= TRECHO DO TEXTO =
□ □ □ □ □

O belo Marcello, mais tarde, brilharia nas telas como um sedutor incomparável. Trabalhou com todos os grandes diretores italianos, de Vittorio de Sica a Ettore Scola, de Michelangelo Antonioni a Federico Fellini, de quem se considerava alter ego e com quem fez, depois de A Doce Vida, um dos mais extraordinários filmes sobre a angústia da criação artística, Oito e Meio. Nenhum ator de sua estatura produziu tanto, e com tanta variedade. Esculpiu a face de um comunista ardente em Os Companheiros, um galã vulgar engomado em Casanova 70, ambos de Mario Monicelli, um marido hilário em Divórcio à Italiana, um impotente atormentado em O Belo Antonio, de Mauro Bolognini, um fauno setentão em Casanova e a Revolução, de Scola, e do grande bode preto da existência em geral em A Noite, de Antonioni.
“Sei por que os diretores gostam tanto de trabalhar comigo, e não é pelo meu talento”, explicava. “Sou fácil de moldar, como argila úmida, me transformo no que eles querem e não sou de ficar discutindo.” Só lia por inteiro os roteiros de diretores que não conhecia. As histórias dos amigos ele ia filmando cena por cena, sem se importar com o que viria a seguir e muito menos com o desfecho. Sem dúvida, Mastroianni pertencia a uma classe de artistas intuitivos e práticos, desses que se horrorizam – como disse várias vezes – com os atores que sofrem para compor um personagem ou que para interpretar um louco passam semanas dentro de um hospício “para aprender”. Para ele, um grande orgulho era compor seus tipos com naturalidade, passeando nas ruas, namorando ou comendo pizza. “O grande sofrimento de um ator é quando não chamam para trabalhar”, brincava. Sério, arriscava um conselho aos colegas: “O máximo prazer de um ator é a possibilidade que ele tem de se disfarçar, de brincar de ser. Se resolve ser, a coisa perde a graça”.

□ □ □ □ □

= DADOS EXIBIDOS =
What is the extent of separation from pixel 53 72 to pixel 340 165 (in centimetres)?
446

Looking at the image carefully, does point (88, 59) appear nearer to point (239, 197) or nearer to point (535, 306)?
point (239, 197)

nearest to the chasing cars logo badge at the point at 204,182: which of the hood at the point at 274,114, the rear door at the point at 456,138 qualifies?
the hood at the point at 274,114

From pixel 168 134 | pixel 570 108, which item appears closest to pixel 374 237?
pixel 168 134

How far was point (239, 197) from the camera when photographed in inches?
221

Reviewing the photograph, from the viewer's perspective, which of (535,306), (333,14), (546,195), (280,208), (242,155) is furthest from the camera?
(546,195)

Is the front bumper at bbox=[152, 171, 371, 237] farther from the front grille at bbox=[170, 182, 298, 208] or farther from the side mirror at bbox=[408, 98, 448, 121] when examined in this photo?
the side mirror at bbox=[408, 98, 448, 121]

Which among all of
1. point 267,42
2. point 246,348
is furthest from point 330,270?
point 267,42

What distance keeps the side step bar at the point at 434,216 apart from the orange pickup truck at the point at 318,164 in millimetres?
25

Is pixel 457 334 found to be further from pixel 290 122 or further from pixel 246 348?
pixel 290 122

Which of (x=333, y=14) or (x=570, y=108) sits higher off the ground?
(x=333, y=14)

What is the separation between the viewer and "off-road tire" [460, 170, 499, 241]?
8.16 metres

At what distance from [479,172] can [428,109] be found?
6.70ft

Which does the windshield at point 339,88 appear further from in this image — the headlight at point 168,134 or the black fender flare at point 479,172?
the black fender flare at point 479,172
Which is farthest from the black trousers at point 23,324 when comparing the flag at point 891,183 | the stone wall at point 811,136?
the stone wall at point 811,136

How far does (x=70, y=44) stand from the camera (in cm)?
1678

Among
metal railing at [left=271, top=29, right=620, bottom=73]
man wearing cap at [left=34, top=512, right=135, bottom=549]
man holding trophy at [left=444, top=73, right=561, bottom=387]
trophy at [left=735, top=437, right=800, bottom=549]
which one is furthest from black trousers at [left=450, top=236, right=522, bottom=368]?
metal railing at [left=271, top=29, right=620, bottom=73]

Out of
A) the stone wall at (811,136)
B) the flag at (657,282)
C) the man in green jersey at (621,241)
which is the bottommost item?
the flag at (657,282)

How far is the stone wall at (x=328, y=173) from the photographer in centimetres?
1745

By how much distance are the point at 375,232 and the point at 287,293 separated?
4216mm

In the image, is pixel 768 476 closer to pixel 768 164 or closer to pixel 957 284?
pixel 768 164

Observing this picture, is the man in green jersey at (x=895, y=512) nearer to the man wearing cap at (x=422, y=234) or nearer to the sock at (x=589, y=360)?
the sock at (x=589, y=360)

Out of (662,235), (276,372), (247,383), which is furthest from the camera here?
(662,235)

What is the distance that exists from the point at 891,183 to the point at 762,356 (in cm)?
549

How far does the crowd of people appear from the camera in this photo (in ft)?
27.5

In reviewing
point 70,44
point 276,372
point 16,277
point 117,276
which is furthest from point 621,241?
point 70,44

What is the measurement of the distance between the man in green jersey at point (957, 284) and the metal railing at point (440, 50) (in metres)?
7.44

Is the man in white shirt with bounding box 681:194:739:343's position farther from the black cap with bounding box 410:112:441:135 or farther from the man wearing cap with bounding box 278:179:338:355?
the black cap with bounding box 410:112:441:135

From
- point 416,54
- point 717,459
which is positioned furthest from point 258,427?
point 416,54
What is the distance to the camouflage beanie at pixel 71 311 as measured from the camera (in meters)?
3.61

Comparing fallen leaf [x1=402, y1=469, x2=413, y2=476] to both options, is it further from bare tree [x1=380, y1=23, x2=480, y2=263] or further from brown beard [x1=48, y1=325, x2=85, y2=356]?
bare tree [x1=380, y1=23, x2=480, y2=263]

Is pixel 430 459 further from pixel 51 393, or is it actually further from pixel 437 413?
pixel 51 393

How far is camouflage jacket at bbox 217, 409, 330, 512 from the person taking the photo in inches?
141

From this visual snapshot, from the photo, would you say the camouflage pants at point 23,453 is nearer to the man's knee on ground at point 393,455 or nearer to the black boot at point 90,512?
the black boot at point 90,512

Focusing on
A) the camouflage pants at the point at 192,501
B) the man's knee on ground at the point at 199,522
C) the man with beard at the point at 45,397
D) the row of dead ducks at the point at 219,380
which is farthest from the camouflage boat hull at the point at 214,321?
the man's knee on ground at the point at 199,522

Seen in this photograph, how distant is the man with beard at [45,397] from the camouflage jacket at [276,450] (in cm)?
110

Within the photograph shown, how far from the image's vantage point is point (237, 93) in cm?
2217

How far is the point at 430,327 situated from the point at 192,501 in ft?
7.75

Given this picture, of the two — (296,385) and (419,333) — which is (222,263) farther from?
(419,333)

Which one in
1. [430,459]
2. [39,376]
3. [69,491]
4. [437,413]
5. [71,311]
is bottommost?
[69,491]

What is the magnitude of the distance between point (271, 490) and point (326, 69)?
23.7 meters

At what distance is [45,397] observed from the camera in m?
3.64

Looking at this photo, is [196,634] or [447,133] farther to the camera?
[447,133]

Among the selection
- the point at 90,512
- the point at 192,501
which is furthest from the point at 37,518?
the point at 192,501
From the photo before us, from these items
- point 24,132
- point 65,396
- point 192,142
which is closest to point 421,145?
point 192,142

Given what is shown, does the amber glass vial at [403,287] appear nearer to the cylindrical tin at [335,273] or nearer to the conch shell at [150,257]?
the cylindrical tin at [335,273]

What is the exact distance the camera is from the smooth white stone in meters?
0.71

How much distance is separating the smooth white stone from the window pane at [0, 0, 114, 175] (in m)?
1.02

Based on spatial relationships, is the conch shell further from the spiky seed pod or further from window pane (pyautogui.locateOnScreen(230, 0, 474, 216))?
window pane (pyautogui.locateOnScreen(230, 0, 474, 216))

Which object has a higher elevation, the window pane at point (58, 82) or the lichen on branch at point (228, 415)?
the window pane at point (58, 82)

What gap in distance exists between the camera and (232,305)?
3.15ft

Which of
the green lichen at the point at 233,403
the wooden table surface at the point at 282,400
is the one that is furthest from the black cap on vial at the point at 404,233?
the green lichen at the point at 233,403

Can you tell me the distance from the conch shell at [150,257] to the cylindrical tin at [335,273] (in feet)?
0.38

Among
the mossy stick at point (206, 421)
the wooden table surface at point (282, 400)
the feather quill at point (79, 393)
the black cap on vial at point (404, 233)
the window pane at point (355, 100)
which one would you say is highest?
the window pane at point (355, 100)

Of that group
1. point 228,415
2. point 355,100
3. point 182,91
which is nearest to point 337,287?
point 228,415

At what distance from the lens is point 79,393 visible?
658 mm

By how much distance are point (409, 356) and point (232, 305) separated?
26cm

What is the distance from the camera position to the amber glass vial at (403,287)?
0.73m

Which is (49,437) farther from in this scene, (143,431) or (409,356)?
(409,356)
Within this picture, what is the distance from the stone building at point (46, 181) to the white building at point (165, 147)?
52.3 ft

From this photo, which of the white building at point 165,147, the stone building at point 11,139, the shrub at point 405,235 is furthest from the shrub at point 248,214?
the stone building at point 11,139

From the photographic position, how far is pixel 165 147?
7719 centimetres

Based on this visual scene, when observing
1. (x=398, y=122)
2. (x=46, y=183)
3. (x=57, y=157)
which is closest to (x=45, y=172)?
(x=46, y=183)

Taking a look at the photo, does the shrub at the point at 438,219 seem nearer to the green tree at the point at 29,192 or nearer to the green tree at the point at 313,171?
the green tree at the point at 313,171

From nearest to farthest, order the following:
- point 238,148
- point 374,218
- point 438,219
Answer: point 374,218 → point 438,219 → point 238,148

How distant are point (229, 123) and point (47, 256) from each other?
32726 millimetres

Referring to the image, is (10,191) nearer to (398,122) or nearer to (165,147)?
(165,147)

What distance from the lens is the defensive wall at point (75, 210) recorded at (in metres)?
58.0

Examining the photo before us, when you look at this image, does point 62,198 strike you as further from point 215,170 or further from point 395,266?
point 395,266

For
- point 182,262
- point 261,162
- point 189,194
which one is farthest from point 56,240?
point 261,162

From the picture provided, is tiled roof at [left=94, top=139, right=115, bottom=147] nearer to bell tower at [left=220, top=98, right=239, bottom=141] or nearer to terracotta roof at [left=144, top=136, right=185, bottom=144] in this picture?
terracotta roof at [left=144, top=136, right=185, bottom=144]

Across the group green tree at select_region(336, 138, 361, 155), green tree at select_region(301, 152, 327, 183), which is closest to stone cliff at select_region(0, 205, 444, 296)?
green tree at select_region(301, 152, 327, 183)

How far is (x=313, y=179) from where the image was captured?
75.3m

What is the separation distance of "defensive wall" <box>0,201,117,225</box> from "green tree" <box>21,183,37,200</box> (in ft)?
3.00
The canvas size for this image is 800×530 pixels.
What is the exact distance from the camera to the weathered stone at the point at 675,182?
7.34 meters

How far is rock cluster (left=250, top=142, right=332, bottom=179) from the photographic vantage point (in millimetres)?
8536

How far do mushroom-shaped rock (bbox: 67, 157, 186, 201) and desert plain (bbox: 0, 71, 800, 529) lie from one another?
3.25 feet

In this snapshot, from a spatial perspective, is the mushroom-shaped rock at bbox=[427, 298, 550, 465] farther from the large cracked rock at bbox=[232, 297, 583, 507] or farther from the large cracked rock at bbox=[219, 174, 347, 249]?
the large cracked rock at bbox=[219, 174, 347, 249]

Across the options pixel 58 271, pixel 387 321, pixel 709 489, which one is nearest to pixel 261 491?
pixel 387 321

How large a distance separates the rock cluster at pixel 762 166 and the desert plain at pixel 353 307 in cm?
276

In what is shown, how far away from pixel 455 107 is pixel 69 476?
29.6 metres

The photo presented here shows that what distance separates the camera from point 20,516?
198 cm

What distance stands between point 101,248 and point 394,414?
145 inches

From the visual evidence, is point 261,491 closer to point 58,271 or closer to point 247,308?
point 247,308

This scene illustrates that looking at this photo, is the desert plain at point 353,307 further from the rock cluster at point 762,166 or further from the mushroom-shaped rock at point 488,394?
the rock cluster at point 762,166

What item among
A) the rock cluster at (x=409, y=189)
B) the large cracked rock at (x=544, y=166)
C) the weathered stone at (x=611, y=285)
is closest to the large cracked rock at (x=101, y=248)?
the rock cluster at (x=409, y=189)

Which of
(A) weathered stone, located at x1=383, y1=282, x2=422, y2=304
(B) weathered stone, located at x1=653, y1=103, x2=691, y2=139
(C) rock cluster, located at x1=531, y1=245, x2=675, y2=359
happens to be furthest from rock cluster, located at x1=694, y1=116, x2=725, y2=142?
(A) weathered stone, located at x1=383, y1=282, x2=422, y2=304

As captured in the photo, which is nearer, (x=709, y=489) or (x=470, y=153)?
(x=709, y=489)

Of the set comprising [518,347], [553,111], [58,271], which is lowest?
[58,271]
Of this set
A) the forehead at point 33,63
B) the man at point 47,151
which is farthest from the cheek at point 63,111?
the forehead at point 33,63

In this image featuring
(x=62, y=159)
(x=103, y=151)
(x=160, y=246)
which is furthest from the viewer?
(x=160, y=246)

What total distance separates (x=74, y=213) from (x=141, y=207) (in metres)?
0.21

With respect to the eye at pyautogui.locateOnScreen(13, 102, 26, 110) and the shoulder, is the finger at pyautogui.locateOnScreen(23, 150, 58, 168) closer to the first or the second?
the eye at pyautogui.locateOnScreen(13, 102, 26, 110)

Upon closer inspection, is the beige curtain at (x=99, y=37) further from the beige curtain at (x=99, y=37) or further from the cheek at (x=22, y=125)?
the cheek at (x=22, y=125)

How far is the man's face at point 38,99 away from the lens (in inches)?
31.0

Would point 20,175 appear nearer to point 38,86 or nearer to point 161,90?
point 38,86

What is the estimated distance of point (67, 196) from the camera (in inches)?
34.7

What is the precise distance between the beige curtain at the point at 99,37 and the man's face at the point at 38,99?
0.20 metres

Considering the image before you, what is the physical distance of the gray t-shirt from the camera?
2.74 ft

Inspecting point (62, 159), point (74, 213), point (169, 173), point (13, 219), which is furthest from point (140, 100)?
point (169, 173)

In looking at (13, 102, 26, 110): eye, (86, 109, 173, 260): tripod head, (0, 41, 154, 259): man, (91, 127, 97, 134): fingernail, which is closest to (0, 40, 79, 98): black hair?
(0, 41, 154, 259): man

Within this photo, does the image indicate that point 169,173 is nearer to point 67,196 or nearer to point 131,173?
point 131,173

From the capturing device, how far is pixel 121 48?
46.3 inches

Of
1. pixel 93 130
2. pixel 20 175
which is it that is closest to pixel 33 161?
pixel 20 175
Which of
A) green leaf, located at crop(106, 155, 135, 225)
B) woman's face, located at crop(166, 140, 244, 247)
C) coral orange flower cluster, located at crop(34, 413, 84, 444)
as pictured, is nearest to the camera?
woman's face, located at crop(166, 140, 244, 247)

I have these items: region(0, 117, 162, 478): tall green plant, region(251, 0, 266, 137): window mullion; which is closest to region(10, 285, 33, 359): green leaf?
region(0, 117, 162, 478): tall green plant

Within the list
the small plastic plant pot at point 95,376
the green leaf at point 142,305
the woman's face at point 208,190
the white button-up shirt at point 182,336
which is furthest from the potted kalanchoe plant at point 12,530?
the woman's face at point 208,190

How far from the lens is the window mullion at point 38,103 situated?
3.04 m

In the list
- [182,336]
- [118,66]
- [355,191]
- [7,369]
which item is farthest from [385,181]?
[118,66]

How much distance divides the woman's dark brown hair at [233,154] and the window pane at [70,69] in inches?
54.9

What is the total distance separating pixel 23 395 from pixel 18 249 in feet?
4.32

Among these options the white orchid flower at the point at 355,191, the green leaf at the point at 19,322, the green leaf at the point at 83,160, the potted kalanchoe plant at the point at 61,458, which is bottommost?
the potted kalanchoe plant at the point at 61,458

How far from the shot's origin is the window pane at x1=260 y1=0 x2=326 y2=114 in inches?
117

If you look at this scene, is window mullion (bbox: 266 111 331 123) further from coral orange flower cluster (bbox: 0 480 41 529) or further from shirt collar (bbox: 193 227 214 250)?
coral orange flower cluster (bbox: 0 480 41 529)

□ □ □ □ □

= TAREFA =
Escreva a continuação do trecho sobre Marcello Mastroianni, começando logo depois da última frase.

= RESPOSTA =
Tarzã aposentado – Ao contrário de grandes atores que vieram antes dele, como Humphrey Bogart ou Jean Gabin, ou que estão na ativa, como Jean-Paul Belmondo ou Alain Delon, Mastroianni construiu uma galeria de tipos isentos de artificialismo, de marcas registradas. Há pelo menos três décadas era quase unanimemente reconhecido como o maior ator europeu, batendo o sueco Max von Sydow e um colega de tablado dos tempos de Visconti, o grande Vittorio Gassman – e sobrepujando também as sacrossantas figuras inglesas de John Gielgud, Laurence Olivier ou Alec Guinness, que jamais deixaram de ser antes de mais nada monumentos do palco, concedendo de vez em quando uma figuração em filmes. Sir Guinness, por exemplo, dedica-se aos 82 anos a escrever livros de memórias e ler trechos deles para as plateias, divertindo-as. Mastroianni, três meses antes de morrer, estava diante das câmaras.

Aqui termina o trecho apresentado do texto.